The Brita Standard does not remove PFAS. Period. Independent testing has shown 38-66% reduction, but Brita has no NSF certification for PFAS removal on the Standard filter.
The Brita Elite does have NSF 53 certification for PFOA and PFOS (two specific PFAS compounds), with up to 98.1% reduction. That's legitimate. But Clearly Filtered holds the more comprehensive NSF P473 certification, which is the PFAS-specific standard, covering a broader range of PFAS compounds at 95-99.5% removal.
If PFAS is your primary concern, Clearly Filtered is the more thorough solution. If budget is extremely tight, the Brita Elite is a reasonable step up from the Standard - just make sure you're buying the blue Elite filters, not the white Standard ones.
What About Fluoride?
Neither the Brita Standard nor the Brita Elite removes fluoride.

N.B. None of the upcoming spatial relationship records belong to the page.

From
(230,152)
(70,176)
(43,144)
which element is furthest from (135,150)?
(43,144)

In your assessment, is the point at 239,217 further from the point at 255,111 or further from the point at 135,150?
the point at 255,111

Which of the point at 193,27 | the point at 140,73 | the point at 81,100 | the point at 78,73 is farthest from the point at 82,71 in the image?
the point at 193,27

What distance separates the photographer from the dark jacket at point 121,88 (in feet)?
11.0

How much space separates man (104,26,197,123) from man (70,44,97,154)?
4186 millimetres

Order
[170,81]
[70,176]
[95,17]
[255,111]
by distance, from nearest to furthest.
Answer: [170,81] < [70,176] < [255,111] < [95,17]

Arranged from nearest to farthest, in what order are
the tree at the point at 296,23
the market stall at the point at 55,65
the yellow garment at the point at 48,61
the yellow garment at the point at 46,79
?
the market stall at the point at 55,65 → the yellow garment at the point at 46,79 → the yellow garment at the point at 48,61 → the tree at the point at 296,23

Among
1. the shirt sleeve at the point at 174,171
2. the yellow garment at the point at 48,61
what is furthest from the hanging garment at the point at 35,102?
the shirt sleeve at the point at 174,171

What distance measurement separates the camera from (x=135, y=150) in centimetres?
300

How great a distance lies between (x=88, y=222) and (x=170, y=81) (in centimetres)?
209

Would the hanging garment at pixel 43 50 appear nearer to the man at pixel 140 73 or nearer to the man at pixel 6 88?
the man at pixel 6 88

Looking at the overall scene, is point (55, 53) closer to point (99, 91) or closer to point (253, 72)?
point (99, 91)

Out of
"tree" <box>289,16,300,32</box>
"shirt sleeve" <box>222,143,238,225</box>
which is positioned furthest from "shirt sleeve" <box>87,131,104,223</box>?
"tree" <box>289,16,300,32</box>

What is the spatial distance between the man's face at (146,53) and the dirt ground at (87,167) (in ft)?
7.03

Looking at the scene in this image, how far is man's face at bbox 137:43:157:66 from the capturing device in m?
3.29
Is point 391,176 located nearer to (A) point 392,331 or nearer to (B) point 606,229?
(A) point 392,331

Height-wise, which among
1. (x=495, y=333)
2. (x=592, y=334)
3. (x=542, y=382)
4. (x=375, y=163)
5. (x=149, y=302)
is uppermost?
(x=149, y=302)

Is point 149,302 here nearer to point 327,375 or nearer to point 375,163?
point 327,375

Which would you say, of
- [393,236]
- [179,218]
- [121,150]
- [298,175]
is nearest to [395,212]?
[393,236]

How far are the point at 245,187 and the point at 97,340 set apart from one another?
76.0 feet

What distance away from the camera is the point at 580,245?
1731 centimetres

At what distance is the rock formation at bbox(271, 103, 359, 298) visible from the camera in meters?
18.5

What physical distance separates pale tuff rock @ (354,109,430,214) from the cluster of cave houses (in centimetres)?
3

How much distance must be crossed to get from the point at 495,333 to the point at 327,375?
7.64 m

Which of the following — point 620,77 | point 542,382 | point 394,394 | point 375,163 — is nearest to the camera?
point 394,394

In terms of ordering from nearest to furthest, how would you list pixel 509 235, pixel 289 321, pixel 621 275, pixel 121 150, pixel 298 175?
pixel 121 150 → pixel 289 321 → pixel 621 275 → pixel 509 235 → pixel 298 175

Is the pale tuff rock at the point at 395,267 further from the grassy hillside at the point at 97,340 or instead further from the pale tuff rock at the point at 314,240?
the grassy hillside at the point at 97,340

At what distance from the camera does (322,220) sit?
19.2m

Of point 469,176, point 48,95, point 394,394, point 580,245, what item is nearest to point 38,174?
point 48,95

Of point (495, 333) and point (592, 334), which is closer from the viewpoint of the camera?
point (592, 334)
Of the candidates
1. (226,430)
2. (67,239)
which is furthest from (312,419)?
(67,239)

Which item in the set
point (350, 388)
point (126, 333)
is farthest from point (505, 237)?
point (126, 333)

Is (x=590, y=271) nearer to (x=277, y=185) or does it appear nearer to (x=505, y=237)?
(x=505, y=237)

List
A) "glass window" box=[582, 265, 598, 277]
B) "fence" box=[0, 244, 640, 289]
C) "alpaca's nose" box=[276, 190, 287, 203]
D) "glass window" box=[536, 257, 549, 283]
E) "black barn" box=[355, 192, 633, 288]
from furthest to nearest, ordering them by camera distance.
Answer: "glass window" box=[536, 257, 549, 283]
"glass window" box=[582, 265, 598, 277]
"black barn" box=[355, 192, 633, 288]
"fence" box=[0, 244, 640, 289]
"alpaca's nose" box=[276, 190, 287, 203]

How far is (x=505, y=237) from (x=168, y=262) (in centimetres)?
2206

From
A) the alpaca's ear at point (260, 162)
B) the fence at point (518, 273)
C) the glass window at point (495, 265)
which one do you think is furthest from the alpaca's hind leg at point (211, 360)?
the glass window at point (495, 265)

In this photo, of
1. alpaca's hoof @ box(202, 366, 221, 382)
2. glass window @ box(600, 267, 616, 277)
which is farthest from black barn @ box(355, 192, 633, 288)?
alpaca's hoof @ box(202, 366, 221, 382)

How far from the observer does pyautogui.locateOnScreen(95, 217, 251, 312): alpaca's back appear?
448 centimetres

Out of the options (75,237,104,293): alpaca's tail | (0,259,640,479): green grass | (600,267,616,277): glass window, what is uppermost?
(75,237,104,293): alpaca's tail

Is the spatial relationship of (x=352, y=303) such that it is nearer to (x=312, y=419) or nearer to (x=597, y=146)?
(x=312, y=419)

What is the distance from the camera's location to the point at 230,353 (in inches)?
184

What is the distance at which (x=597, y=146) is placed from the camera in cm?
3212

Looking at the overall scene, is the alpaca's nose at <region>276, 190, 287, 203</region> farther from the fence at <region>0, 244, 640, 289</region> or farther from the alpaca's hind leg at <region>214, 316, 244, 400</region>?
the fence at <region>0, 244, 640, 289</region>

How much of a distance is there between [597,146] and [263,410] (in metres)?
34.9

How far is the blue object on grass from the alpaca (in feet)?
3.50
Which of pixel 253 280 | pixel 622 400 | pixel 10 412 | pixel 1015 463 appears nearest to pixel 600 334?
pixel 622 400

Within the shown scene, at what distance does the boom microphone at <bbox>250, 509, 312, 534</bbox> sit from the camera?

Not at all. If fluoride removal matters to you - and it matters to a lot of parents mixing baby formula, since the ADA recommends low-fluoride water for infants - Brita is not an option.
Clearly Filtered removes fluoride at 99.54%. For a pitcher filter, that's exceptional. The only other way to remove fluoride at home is reverse osmosis (like the AquaTru) or a specialized fluoride filter.
The Real Cost Comparison
Brita looks cheaper, and upfront it is. But let's look at the full picture.
A Brita Standard pitcher costs $25-35 with one filter. Replacement filters cost about $8 each and last 40 gallons. For a family of four drinking 3 gallons per day, that's a new filter every 13 days. Annual cost: roughly $220 in filters alone.
A Clearly Filtered pitcher costs $100. Replacement filters cost $55 and last 100 gallons - about 33 days for the same family. Annual cost: roughly $200 in filters.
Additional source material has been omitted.